The marks table can be used by the frontend to load any commit after
the import and compare it to whatever data the frontend knows about
that commit. If the mark idnums can be easily correlated to some
reference source then its relatively trivial to compare the GIT
tree to the reference to verify the accuracy of the import.
Signed-off-by: Shawn O. Pearce <spearce@spearce.org>
cvs2svn has three phases: begin_commit, middle_commit, end_commit.
The ancester is computed in the middle_commit phase. So its easier
to generate a stream if the from command appears after the commit
message itself but before the file change commands.
Signed-off-by: Shawn O. Pearce <spearce@spearce.org>
Jon Smirl was finding it difficult to alter cvs2svn to generate
branch commands prior to the first commit of the same branch.
This change moves the 'from' command to be an optional parameter of
the 'commit' command, thereby allowing a new branch to be defined
at the moment it gets used to create the first commit on that branch.
This change makes it impossible to create a branch with no commits
on it as at least one commit is needed to register the branch.
Signed-off-by: Shawn O. Pearce <spearce@spearce.org>
Some architectures (e.g. SPARC) would require that we access pointers
only on pointer-sized alignments. So ensure the pool allocator
rounds out non-pointer sized allocations to the next pointer so we
don't generate bad memory addresses. This could have occurred if
we had previously allocated an atom whose string was not a whole
multiple of the pointer size, for example.
Signed-off-by: Shawn O. Pearce <spearce@spearce.org>
Tree reloading allows fast-import to swap out the least-recently used
branch by simply deallocating the data structures from memory that
were associated with that branch. Later if the branch becomes active
again it can lazily recreate those structures on demand by reloading
the necessary trees from the pack file it originally wrote them to.
The reloading process is implemented by mmap'ing the pack into
memory and using a much tighter variant of the pack reading code
contained in sha1_file.c. This was a blatent copy from sha1_file.c
but the unpacking functions were significantly simplified and are
actually now in a form that should make it easier to map only the
necessary regions of a pack rather than the entire file.

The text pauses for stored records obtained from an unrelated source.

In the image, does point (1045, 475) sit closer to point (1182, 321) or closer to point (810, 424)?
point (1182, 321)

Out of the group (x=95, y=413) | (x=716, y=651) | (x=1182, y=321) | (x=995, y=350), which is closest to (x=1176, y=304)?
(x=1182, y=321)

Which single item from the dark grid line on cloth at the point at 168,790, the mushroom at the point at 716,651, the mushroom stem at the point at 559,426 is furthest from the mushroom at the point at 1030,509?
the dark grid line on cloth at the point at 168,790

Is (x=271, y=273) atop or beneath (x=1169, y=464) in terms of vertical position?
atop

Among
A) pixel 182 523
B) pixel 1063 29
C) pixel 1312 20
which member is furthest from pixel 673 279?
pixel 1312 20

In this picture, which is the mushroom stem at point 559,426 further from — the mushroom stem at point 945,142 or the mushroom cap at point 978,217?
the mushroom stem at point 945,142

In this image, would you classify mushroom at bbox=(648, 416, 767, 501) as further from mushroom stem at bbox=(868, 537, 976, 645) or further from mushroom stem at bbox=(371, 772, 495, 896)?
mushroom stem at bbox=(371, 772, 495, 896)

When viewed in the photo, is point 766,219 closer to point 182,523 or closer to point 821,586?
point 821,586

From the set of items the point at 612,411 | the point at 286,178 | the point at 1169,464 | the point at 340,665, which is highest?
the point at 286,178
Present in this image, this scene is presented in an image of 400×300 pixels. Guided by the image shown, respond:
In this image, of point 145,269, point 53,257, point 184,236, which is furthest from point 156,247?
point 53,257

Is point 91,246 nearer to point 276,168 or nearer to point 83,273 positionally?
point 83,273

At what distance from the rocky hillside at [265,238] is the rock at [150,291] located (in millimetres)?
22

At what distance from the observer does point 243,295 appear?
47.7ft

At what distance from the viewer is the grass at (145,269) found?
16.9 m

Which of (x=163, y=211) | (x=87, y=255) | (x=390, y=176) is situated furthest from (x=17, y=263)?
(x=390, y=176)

Signed-off-by: Shawn O. Pearce <spearce@spearce.org>
Tags received from the frontend are generated in memory in a simple
linked list in the order that the tag commands were sent by the
frontend. If multiple different tag objects for the same tag name
get generated the last one sent by the frontend will be the one
that gets written out at termination. Multiple tag objects for
the same name will cause all older tags of the same name to be lost.
Signed-off-by: Shawn O. Pearce <spearce@spearce.org>
If the branch load count exceeds the number of branches created then
the frontend is causing fast-import to page branches into and out of
memory due to the way its ordering its commits. Performance can
likely be increased if the frontend were to alter its commit
sequence such that it stays on one branch before switching to another
branch, then never returns to the prior branch.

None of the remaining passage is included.